▸ What you are asked to do
The listing is to be reproduced in full, with no character altered.

▸ Information supplied
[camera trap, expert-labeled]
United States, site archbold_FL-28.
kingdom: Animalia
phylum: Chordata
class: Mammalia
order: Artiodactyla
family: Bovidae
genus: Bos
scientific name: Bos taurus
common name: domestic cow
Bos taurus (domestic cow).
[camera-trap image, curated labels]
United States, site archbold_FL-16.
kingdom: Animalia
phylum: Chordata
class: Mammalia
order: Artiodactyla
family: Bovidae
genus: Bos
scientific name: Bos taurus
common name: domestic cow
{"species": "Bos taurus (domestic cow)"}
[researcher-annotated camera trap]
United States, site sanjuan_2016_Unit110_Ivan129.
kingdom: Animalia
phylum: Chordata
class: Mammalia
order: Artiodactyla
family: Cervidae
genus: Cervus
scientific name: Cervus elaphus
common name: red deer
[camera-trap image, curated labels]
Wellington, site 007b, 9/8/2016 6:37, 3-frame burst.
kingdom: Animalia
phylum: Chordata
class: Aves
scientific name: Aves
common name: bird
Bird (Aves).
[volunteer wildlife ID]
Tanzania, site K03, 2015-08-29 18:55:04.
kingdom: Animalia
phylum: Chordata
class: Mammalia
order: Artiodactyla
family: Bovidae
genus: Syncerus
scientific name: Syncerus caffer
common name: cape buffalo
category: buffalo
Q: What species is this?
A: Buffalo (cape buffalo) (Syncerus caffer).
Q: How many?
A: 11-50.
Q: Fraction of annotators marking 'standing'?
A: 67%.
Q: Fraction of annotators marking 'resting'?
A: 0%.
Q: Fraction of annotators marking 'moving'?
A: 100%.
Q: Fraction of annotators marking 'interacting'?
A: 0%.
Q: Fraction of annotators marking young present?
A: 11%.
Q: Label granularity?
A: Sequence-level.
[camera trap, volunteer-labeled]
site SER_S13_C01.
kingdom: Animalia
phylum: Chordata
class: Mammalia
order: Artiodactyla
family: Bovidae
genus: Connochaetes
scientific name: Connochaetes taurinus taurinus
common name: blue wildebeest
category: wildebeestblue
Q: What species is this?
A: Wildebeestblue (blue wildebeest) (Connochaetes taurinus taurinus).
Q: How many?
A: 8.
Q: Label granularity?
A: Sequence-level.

▸ Solution to the exercise
[camera trap, expert-labeled]
United States, site archbold_FL-28.
kingdom: Animalia
phylum: Chordata
class: Mammalia
order: Artiodactyla
family: Bovidae
genus: Bos
scientific name: Bos taurus
common name: domestic cow
Bos taurus (domestic cow).
[camera-trap image, curated labels]
United States, site archbold_FL-16.
kingdom: Animalia
phylum: Chordata
class: Mammalia
order: Artiodactyla
family: Bovidae
genus: Bos
scientific name: Bos taurus
common name: domestic cow
{"species": "Bos taurus (domestic cow)"}
[researcher-annotated camera trap]
United States, site sanjuan_2016_Unit110_Ivan129.
kingdom: Animalia
phylum: Chordata
class: Mammalia
order: Artiodactyla
family: Cervidae
genus: Cervus
scientific name: Cervus elaphus
common name: red deer
[camera-trap image, curated labels]
Wellington, site 007b, 9/8/2016 6:37, 3-frame burst.
kingdom: Animalia
phylum: Chordata
class: Aves
scientific name: Aves
common name: bird
Bird (Aves).
[volunteer wildlife ID]
Tanzania, site K03, 2015-08-29 18:55:04.
kingdom: Animalia
phylum: Chordata
class: Mammalia
order: Artiodactyla
family: Bovidae
genus: Syncerus
scientific name: Syncerus caffer
common name: cape buffalo
category: buffalo
Q: What species is this?
A: Buffalo (cape buffalo) (Syncerus caffer).
Q: How many?
A: 11-50.
Q: Fraction of annotators marking 'standing'?
A: 67%.
Q: Fraction of annotators marking 'resting'?
A: 0%.
Q: Fraction of annotators marking 'moving'?
A: 100%.
Q: Fraction of annotators marking 'interacting'?
A: 0%.
Q: Fraction of annotators marking young present?
A: 11%.
Q: Label granularity?
A: Sequence-level.
[camera trap, volunteer-labeled]
site SER_S13_C01.
kingdom: Animalia
phylum: Chordata
class: Mammalia
order: Artiodactyla
family: Bovidae
genus: Connochaetes
scientific name: Connochaetes taurinus taurinus
common name: blue wildebeest
category: wildebeestblue
Q: What species is this?
A: Wildebeestblue (blue wildebeest) (Connochaetes taurinus taurinus).
Q: How many?
A: 8.
Q: Label granularity?
A: Sequence-level.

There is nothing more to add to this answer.